(OBJECTIVE): Would you copy only the lines below, beginning with the one that contains "From the photographic" and running through the last entry line?

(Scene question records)
:::

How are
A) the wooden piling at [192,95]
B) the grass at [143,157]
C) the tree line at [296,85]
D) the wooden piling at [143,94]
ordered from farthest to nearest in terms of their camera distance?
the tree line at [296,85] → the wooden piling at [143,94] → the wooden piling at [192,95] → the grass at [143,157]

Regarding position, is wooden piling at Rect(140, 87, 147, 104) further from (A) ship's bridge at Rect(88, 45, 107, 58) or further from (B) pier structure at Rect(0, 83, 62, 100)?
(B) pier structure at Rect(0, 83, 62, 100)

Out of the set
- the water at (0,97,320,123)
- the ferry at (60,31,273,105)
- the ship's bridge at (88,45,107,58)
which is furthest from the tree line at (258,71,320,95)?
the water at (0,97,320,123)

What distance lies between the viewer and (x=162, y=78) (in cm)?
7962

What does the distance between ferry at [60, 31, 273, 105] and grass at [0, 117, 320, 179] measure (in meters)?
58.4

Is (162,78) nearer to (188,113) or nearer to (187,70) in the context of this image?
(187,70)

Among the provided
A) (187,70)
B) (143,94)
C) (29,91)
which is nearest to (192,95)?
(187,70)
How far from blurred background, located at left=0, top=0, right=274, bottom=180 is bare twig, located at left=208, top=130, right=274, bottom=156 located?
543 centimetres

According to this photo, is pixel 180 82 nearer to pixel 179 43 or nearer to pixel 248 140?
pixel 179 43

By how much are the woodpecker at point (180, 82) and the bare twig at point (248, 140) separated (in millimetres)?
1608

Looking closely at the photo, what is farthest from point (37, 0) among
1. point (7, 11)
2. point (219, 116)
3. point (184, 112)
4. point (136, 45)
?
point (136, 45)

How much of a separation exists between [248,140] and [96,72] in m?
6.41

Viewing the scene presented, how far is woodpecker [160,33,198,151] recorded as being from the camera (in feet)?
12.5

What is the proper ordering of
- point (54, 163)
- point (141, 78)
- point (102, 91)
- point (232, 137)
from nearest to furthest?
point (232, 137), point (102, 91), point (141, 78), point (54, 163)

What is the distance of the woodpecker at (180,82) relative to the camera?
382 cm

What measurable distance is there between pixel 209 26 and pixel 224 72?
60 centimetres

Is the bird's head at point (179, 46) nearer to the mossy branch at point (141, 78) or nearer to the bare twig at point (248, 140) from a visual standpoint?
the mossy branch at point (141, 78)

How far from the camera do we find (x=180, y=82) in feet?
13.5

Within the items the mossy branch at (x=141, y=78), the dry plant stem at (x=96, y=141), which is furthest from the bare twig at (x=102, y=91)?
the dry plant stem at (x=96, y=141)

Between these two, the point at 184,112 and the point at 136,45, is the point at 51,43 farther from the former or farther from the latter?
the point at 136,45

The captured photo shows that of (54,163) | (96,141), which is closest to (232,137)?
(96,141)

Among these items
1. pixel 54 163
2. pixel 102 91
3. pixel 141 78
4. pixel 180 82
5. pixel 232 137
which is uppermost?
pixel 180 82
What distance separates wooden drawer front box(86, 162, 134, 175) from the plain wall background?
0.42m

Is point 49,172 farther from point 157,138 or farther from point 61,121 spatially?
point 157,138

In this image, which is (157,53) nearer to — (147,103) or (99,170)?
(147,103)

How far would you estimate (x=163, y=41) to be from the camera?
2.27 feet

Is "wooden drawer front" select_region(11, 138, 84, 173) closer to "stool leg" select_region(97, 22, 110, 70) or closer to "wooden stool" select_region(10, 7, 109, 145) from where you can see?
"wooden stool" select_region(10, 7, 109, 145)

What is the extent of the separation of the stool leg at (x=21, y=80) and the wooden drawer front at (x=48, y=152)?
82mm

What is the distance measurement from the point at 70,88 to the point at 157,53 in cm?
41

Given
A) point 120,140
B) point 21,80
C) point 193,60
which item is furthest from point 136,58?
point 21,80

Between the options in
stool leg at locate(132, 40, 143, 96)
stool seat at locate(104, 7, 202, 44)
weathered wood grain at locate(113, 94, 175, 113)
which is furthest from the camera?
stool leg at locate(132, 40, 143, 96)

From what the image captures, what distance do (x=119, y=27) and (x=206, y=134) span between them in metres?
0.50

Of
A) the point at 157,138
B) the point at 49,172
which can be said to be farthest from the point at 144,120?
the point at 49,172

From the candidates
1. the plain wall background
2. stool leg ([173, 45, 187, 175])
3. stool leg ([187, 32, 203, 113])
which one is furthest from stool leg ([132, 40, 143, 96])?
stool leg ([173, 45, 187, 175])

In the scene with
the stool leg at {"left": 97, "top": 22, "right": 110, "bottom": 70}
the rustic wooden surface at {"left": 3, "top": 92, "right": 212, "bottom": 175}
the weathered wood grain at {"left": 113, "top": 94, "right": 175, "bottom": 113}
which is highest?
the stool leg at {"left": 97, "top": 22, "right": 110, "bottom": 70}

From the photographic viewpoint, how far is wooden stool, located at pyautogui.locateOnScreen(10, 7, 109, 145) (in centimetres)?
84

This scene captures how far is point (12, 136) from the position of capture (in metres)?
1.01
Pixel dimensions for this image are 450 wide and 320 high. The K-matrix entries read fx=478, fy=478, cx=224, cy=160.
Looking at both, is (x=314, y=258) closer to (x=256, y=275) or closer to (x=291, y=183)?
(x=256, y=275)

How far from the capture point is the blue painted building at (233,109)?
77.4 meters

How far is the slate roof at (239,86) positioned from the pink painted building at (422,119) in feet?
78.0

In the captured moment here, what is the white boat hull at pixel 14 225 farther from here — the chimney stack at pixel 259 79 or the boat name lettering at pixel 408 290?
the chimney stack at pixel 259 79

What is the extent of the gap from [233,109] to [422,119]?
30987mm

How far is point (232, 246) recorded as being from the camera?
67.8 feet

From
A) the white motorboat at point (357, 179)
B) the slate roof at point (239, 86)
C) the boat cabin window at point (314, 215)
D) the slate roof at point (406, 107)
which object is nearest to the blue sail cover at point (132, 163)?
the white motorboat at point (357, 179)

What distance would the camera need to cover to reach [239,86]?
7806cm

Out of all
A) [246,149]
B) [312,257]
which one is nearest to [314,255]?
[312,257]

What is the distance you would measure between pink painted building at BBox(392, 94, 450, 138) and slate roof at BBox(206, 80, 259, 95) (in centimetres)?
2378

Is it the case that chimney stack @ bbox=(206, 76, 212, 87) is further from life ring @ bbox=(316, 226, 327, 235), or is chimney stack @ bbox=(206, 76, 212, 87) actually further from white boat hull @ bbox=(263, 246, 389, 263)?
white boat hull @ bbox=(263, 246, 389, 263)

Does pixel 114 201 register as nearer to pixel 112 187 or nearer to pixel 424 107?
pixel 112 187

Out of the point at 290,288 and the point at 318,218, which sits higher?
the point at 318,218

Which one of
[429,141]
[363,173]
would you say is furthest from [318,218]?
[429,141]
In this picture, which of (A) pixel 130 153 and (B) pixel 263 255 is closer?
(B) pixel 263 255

:::

(COMPLETE RESPONSE):
From the photographic viewpoint, how far is wooden stool, located at pyautogui.locateOnScreen(10, 7, 109, 145) (in centimetres)?
84

This scene captures how far is point (12, 136) from the position of capture (in metres)?
1.01
Pixel dimensions for this image are 450 wide and 320 high. The K-matrix entries read fx=478, fy=478, cx=224, cy=160.
Looking at both, is (x=314, y=258) closer to (x=256, y=275) or closer to (x=291, y=183)?
(x=256, y=275)

How far from the capture point is the blue painted building at (233,109)?
77.4 meters

How far is the slate roof at (239,86) positioned from the pink painted building at (422,119) in feet?
78.0

In the captured moment here, what is the white boat hull at pixel 14 225 farther from here — the chimney stack at pixel 259 79 or the boat name lettering at pixel 408 290?
the chimney stack at pixel 259 79

What is the extent of the gap from [233,109] to [422,119]?
30987mm

How far is point (232, 246) recorded as being from the camera?
67.8 feet

From
A) the white motorboat at point (357, 179)
B) the slate roof at point (239, 86)
C) the boat cabin window at point (314, 215)
D) the slate roof at point (406, 107)
which object is nearest to the blue sail cover at point (132, 163)?
the white motorboat at point (357, 179)

What distance would the camera need to cover to reach [239,86]?
7806cm

Out of all
A) [246,149]
B) [312,257]
which one is nearest to [314,255]?
[312,257]

What is the distance you would measure between pink painted building at BBox(392, 94, 450, 138) and slate roof at BBox(206, 80, 259, 95) (in centimetres)?
2378

Is it the case that chimney stack @ bbox=(206, 76, 212, 87) is further from life ring @ bbox=(316, 226, 327, 235), or is chimney stack @ bbox=(206, 76, 212, 87) actually further from white boat hull @ bbox=(263, 246, 389, 263)?
white boat hull @ bbox=(263, 246, 389, 263)

Does pixel 114 201 register as nearer to pixel 112 187 or nearer to pixel 424 107?
pixel 112 187

Out of the point at 290,288 and the point at 318,218, which sits higher?
the point at 318,218

Which one of
[429,141]
[363,173]
would you say is furthest from [318,218]?
[429,141]
In this picture, which of (A) pixel 130 153 and (B) pixel 263 255 is closer?
(B) pixel 263 255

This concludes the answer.